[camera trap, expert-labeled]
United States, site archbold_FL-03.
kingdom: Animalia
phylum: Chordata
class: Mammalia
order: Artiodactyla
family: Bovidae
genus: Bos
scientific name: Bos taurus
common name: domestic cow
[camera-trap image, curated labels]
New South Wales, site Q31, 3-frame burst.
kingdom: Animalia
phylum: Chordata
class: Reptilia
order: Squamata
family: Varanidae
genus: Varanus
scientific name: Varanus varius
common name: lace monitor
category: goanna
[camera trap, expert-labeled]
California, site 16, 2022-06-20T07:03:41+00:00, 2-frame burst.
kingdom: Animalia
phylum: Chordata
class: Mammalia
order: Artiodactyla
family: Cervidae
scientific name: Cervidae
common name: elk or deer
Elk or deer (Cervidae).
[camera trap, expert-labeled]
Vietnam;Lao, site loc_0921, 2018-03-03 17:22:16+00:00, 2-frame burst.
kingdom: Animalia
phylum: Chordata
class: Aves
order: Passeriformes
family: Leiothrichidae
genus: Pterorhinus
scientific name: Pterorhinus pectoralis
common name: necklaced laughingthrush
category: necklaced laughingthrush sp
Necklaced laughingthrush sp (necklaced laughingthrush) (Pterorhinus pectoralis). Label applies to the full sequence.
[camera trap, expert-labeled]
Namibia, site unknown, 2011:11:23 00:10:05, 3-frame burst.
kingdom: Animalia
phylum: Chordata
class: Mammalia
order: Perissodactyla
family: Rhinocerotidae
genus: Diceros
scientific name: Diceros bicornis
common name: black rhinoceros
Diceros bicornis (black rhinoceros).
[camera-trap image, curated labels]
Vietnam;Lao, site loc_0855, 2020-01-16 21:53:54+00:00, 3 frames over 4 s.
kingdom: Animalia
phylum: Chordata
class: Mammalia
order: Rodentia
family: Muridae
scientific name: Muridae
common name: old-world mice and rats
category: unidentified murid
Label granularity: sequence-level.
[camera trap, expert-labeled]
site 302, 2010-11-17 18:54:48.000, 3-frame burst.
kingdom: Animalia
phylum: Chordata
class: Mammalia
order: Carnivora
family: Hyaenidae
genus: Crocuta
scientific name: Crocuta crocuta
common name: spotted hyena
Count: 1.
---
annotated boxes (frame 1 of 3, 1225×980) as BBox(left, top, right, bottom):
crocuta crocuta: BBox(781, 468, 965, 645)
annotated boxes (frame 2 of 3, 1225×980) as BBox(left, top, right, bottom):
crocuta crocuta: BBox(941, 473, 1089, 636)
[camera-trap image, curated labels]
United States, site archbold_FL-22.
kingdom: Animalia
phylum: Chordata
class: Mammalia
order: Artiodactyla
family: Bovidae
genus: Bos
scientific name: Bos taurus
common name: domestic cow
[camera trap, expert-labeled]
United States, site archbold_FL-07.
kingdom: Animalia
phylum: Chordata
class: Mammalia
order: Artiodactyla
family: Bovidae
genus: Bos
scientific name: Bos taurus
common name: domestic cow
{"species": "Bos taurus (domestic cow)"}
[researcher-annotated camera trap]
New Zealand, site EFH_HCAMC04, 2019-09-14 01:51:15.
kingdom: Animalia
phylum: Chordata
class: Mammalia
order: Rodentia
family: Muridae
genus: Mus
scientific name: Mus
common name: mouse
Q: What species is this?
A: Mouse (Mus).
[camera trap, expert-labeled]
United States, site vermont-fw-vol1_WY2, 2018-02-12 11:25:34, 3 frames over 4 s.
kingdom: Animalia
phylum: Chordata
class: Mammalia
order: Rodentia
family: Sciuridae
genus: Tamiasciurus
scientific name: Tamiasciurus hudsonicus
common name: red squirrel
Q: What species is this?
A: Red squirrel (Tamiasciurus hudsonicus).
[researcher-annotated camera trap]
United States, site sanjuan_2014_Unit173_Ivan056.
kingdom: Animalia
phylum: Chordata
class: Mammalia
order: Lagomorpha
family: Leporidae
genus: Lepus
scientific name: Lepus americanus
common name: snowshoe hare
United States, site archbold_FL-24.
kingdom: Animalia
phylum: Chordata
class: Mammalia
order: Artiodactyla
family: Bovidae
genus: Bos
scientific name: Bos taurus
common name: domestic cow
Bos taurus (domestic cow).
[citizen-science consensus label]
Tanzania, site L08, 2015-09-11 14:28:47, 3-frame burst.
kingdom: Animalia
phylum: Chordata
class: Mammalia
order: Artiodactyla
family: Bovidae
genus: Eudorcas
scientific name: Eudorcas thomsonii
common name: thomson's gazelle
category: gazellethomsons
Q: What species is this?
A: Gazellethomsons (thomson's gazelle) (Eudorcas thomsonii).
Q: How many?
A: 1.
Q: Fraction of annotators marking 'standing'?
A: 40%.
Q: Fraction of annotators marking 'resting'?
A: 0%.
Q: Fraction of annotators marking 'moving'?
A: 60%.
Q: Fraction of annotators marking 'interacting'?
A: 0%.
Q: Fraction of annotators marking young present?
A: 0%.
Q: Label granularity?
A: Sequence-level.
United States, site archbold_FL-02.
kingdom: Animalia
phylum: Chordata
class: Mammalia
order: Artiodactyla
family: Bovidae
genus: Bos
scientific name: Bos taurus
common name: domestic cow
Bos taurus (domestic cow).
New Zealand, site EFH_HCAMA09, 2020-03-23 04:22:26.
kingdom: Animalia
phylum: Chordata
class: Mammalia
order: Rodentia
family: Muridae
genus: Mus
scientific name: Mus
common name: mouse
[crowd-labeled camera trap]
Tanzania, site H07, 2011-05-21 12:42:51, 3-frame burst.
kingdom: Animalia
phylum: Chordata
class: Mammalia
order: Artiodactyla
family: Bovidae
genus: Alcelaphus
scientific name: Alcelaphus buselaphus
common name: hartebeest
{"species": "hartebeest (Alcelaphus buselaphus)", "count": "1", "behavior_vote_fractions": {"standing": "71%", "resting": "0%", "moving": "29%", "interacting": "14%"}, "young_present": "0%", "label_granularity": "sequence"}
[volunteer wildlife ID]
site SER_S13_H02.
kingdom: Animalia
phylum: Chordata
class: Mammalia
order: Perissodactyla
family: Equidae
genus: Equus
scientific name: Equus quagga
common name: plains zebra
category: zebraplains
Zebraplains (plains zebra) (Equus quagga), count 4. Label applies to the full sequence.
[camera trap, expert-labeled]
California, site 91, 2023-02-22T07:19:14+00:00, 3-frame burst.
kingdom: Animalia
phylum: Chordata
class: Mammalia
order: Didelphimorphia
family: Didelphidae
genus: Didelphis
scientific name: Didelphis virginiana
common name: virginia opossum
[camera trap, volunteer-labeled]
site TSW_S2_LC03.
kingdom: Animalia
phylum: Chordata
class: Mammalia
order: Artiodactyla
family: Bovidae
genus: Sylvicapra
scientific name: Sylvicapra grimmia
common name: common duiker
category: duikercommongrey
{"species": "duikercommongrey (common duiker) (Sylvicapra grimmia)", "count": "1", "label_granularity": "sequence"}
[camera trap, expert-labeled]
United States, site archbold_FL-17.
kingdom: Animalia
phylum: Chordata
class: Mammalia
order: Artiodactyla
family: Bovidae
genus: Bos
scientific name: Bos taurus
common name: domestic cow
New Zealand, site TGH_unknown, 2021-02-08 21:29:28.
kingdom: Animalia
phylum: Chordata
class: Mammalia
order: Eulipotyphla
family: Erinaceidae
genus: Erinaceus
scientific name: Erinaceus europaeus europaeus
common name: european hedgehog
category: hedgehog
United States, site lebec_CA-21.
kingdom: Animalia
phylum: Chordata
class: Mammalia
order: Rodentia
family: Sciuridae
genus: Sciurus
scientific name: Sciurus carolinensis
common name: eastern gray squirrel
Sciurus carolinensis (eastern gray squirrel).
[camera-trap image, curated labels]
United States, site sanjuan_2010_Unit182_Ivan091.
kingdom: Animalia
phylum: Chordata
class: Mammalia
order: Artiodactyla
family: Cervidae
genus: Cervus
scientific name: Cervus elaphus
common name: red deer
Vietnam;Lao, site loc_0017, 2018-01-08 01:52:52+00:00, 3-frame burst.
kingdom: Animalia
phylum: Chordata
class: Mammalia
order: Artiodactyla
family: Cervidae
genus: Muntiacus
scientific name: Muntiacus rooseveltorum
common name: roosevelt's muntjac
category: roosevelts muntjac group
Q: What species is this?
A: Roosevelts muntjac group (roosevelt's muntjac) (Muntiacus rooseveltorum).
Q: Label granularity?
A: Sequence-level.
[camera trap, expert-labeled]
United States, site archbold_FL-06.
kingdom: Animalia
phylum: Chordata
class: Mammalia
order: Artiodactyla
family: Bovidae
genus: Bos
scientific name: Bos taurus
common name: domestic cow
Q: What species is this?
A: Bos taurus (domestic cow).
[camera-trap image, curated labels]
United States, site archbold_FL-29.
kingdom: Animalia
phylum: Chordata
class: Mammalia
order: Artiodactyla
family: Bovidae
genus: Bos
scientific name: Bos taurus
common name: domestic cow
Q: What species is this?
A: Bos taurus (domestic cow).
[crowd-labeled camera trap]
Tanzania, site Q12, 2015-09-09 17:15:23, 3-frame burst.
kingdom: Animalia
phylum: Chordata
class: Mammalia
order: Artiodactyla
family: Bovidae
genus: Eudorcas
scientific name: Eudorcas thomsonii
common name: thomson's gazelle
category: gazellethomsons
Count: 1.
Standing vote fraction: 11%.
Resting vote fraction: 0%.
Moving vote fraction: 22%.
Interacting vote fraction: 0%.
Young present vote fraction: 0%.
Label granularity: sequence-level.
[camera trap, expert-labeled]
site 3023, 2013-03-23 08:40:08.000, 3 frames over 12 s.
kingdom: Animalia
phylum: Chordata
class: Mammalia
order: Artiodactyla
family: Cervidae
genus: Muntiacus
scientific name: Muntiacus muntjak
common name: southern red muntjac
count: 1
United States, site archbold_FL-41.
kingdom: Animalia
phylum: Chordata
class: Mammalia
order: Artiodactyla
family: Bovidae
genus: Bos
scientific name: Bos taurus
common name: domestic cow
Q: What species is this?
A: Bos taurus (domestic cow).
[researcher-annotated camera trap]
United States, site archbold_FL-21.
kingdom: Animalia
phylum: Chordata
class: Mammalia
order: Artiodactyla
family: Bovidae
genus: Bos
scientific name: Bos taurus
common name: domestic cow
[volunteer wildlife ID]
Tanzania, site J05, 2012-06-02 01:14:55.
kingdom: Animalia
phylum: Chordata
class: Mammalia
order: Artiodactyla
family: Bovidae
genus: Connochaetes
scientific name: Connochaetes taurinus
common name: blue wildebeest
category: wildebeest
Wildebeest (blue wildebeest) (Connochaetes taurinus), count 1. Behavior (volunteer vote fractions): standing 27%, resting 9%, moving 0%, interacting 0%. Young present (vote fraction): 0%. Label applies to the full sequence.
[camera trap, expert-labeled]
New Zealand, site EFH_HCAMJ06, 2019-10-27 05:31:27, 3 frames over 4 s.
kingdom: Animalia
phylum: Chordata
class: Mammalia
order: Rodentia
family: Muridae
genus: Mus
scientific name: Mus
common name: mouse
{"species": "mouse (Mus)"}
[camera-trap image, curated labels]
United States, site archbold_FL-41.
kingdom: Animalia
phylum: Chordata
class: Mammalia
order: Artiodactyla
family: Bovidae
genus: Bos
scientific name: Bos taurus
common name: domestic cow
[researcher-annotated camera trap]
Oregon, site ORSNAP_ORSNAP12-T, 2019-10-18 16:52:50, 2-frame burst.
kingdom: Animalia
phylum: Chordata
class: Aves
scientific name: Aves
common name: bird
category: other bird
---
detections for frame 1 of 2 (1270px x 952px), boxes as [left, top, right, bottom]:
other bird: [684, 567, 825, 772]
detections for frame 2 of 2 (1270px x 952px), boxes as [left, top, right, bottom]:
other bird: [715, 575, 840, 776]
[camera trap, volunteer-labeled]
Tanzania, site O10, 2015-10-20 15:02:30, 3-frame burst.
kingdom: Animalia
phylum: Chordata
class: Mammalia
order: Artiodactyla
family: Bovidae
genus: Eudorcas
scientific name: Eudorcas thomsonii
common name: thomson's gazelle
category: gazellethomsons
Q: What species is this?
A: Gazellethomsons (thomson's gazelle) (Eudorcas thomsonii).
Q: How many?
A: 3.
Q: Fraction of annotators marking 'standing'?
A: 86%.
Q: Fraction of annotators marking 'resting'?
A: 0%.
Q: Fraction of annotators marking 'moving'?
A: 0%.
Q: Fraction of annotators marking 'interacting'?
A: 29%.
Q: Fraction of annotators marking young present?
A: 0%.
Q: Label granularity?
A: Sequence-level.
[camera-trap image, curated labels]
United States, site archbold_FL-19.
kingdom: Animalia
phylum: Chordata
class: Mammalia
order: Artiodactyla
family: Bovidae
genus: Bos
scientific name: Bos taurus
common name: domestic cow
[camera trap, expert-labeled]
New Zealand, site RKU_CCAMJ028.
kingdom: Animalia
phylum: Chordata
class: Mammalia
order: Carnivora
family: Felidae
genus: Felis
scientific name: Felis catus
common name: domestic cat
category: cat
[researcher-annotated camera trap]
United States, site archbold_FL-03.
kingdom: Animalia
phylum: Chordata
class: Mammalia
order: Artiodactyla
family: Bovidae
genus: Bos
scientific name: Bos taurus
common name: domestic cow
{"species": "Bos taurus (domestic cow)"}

§ §

Requirement — Which lines of the listing contain the string "burst"? Copy every one of them.

Task output —
New South Wales, site Q31, 3-frame burst.
California, site 16, 2022-06-20T07:03:41+00:00, 2-frame burst.
Vietnam;Lao, site loc_0921, 2018-03-03 17:22:16+00:00, 2-frame burst.
Namibia, site unknown, 2011:11:23 00:10:05, 3-frame burst.
site 302, 2010-11-17 18:54:48.000, 3-frame burst.
Tanzania, site L08, 2015-09-11 14:28:47, 3-frame burst.
Tanzania, site H07, 2011-05-21 12:42:51, 3-frame burst.
California, site 91, 2023-02-22T07:19:14+00:00, 3-frame burst.
Vietnam;Lao, site loc_0017, 2018-01-08 01:52:52+00:00, 3-frame burst.
Tanzania, site Q12, 2015-09-09 17:15:23, 3-frame burst.
Oregon, site ORSNAP_ORSNAP12-T, 2019-10-18 16:52:50, 2-frame burst.
Tanzania, site O10, 2015-10-20 15:02:30, 3-frame burst.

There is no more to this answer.